Connection to the island creates connection to each other

When I moved to San Juan Island, I was pretty nervous about finding community. My previous moves relied heavily on a church family that I was no longer a part of, and I had heard that “transplants” didn’t have an easy time infiltrating generations-old groups of islanders. Add in the nightmare of social distancing and I was fairly certain I’d never have a crew again.

The land became our community; we hiked and explored and beached and camped. The trees were our anchor, the familiar sound of the eagles and frogs our safety. Going on the same trails again and again felt like going to a friend’s house. With a 2-year-old and a 4-year-old to wrangle and a marriage quickly disintegrating, it was honestly enough for me. I felt grounded. I felt home.

The SJI Homeschool Adventure Club started out as more of a hope than an official organization. I figured I would put the calendar out there and go on these adventures with my kids, whether anyone showed up or not. I had heard the homeschoolers here were isolationists and not easy to corral. My expectations were zero, but I put together a calendar anyway and posted it on Facebook. And held my breath.

Our very first adventure was a tour with Rami at Amaro Farms, and I was stunned when 40 people showed up. FORTY. The next week, at South Beach, there were even more. I met three of my best friends that day — their kids are more cousins than friends to my own, now. Adventure Club is meeting this week for our fourth Valentine’s Party together. My daughter was wearing pull-ups at our first one, and now she’s painting her nails and rolling her eyes at me when I say 6-7.

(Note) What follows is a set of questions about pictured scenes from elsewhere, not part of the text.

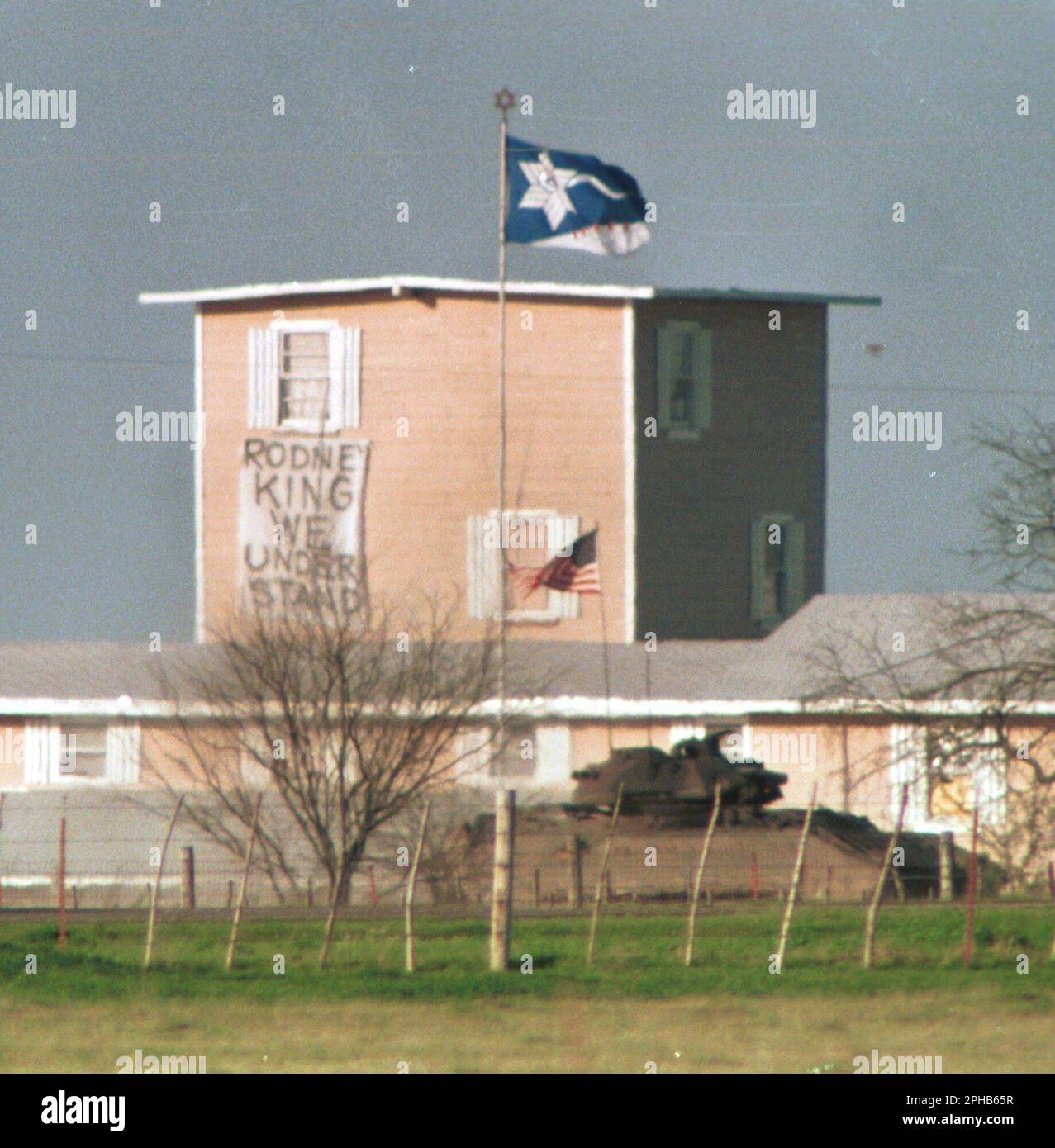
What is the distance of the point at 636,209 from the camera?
86.7ft

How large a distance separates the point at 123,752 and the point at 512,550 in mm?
7221

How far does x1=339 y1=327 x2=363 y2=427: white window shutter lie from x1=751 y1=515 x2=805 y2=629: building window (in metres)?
7.17

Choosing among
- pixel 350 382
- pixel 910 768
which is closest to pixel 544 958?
pixel 910 768

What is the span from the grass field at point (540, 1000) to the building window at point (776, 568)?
14.0 m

What made us all instantly band together was that the island home that had grounded my family had done the exact same for these other families, too. They foraged the same berries and loved the same baby whales and imagined dragon eggs in the same caves. They had turned to the island itself when society shut down the same way we had. Our connections to this place forged the connection to each other.

Last week at Adventure Club, we were sitting on a driftwood log at San Juan County Park, passing around Quinn’s baby and watching the kids work together to carry giant sticks up the hill for a reason only they understood. We could hear one of them playing his whistle, the sweet sound echoing out across the water, where we suddenly saw something floating differently than the other driftwood and bull kelp. It only took a moment or two for us to suspect that this something had been alive at some point and was now on its final journey.

What followed was an almost three-hour saga of watching this mysterious something drift closer and further with the currents and tides. It became a group mission to figure out what this thing was — we were zooming in with phone cameras, the kids were trying to hit it with rocks to hear the sound and determine the density (one of our newbies has a shockingly good arm). By the time we were all absolutely mad with the curiosity of it, the tide finally did us a favor and delivered the mystery to shore.

Coincidentally, the Adventure Club meet-ups the three weeks prior to this one had been at The Whale Museum with Tracie Merrill, learning about salmon, cetaceans and, yes, pinnipeds. The kids had literally JUST put together a sea lion skeleton like a puzzle, from head to flipper. They collectively knew immediately what this was. We called the Stranding Network and got to stay and watch as the volunteer from the network (Mattias Handler) and the County Park ranger (John Young) pulled the animal out of the water and did assessments and later confirmed that yes, this was indeed a California Sea Lion.

I tell this story because it was a shared experience that really represents why this place matters so much to me. The land and the animals and the people and the sky and the weather and the energy of it all — none of it can be separated from the other. My relationships with nature strengthen my relationships with the people here and vice versa. We are all swimming each day in the love we have for each other, and this place and the creatures whose families lived here long before us, and it’s all tied together. It feels like this is how things are meant to be.

Sitting on the beach that day brought this idea of home into a very clear perspective for me. These connections are home. I feel immensely grateful to live in a place and with people who feel a similar pull toward that type of connection. And grateful for a sweet sea lion who let us share in part of his (yes, it was definitely a he; just ask our VERY loudly interested 7-year-olds) final moments physically on this earth. The network determined he was too far gone to collect and let him return to nature.

The vibrancy of life in these red-cheeked (from cold or excitement?) children next to the beautiful stillness of an animal who would soon be nourishing the ocean, continuing life for others, was not lost on us. These relationships will meet their end at some point down the road. The children will move on to other interests, other places. For now, this magical group of humans on this magical piece of land is life. And I relish in the luxury of living it.